[Short web captions]
******************************
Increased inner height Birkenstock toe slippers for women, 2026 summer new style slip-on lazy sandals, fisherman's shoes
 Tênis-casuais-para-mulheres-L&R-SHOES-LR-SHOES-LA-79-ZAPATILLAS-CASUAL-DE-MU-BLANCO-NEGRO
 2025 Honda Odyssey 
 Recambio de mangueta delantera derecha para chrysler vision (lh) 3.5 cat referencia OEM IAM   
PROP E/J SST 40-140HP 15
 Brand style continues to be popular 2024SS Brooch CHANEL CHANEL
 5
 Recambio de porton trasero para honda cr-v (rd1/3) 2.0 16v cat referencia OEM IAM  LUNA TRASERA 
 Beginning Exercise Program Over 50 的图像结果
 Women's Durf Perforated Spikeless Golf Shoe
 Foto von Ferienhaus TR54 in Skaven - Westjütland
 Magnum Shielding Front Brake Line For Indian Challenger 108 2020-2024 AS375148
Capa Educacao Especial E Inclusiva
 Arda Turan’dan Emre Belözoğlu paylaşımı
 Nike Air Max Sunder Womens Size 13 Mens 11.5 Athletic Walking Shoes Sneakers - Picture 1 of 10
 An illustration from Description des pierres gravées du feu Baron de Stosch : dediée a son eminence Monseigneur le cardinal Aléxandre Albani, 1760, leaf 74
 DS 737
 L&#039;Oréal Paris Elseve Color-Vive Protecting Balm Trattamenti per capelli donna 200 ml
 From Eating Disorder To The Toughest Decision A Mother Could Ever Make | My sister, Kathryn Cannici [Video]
******************************
▶ _YOUR TASK_
Can you find every line that holds the string "style", matching case exactly, and copy each of those lines out in full?

▶ _RESPONSE FOR THIS EXERCISE_
Increased inner height Birkenstock toe slippers for women, 2026 summer new style slip-on lazy sandals, fisherman's shoes
 Brand style continues to be popular 2024SS Brooch CHANEL CHANEL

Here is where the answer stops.